Written task:
Reproduce the blog post below word for word, from "I’ve just poured" to "the warming air.".

Excerpt to read:
++++

Thursday, April 11, 2013

Losing the Art


I’ve just poured a fresh cup of Costa Rican coffee and added some warm milk and sugar, stirring it slowly, the tink of the spoon against the ceramic echoing slightly across the open expanse of the dining terrace. It’s warm already on this cloudless morning, but I’m shaded against the sun and the breeze is fresh. I look across my breakfast table and I see a golfer taking lessons at the driving range, and further beyond I take in the beauty of the rising Costa Rican mountains as they wake to greet the day. The sounds of the songbirds fill the warming air.

But as I sit with my coffee and omelet, taking it all in around me I can’t help but feel  - oh what’s the word I’m looking for – ok – pissed off. Not at the coffee, or the breakfast. Not at the attentive wait staff or the little bird that’s hopping on the stone floor picking up tiny morsels to snack on. I’m pissed off at the majority of the people around me.  Why am I pissed at them?

They aren’t seeing what I’m seeing. And why aren’t they? Besides the family of 5 who are noisily enjoying themselves, seemingly the rest of them have their noses buried in their phones, tablets, or laptops. For the business travelers I can understand it to a certain point. Sure, I’ve been there, the need to check a couple of emails or field a call, I get that.  But what I don’t understand are the two young lovers sitting across the way, clearly enamored with each other but not sharing a word as they stare slack-jawed into their matching iPhones. Do they notice how the palm leaves rustle in the warm breeze? Do they look up and acknowledge the waitress as she tops off their coffee? Are they so focused on Angry Birds that they don’t even fully realize where they are and what they are doing? Are they texting sweet nothings to each other or writing on each other’s walls?

The dining terrace isn’t quite half occupied, with many of the diners being business people, tight lipped, travel cases at the ready. A few years ago it would have been a flip phone and a copy of the USA Today. Now it’s a smartphone with Bluetooth, with the USA Today App installed. And while we all have the fancy “phones”, people seem talk less to each other. I’m guilty like the rest, I like to turn on my phone to check to see what my friends are up to on Facebook, and to see what “interesting” things are happening on Twitter. But I don’t want to lose the more important face to face interactions that we need to have. I know I’m not the first to notice it or to say it, but the more plugged in we become, we become, well, less connected. The irony that “Facetime” is an App is not lost on me.

Not long ago at a team lunch for my nine-year-olds hockey team, the parents were sitting at one group of tables, and the players at another. Almost all of the kids were playing on some sort of hand-held/tablet/smartphone….whatever.  Many of them were their own, not their parents. My son doesn’t have one,  doesn’t need one, because as far as we are concerned, he has enough screen time. So at this team meal he approaches my wife and tells her not-to-quietly that he’s bored. Nobody is talking, everyone has their face buried in electronics. As parents I get that it keeps the kids occupied; the portable babysitter. But what are really teaching them? Soon after his comment, coach walked over to the table and told the kids to put them away. I think he understood.

++++

Given information:
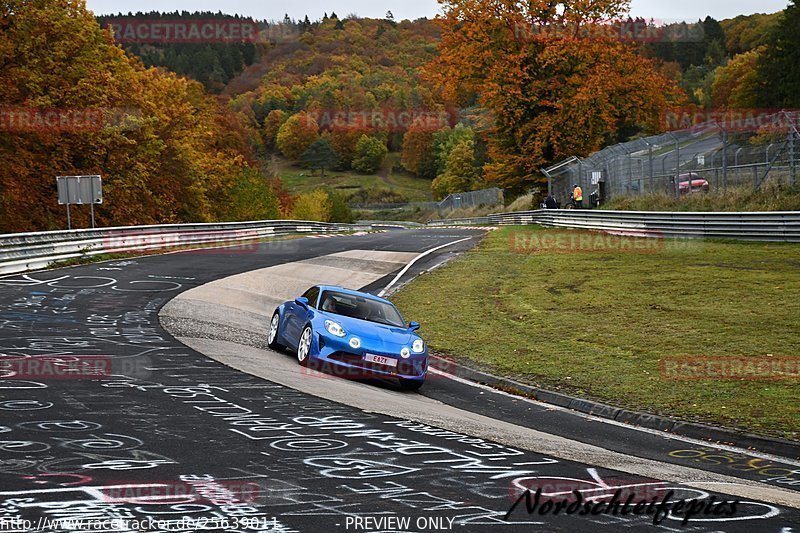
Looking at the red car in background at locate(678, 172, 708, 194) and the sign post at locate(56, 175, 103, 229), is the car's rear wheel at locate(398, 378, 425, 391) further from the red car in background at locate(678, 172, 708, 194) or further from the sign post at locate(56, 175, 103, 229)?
the red car in background at locate(678, 172, 708, 194)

++++

Final answer:
I’ve just poured a fresh cup of Costa Rican coffee and added some warm milk and sugar, stirring it slowly, the tink of the spoon against the ceramic echoing slightly across the open expanse of the dining terrace. It’s warm already on this cloudless morning, but I’m shaded against the sun and the breeze is fresh. I look across my breakfast table and I see a golfer taking lessons at the driving range, and further beyond I take in the beauty of the rising Costa Rican mountains as they wake to greet the day. The sounds of the songbirds fill the warming air.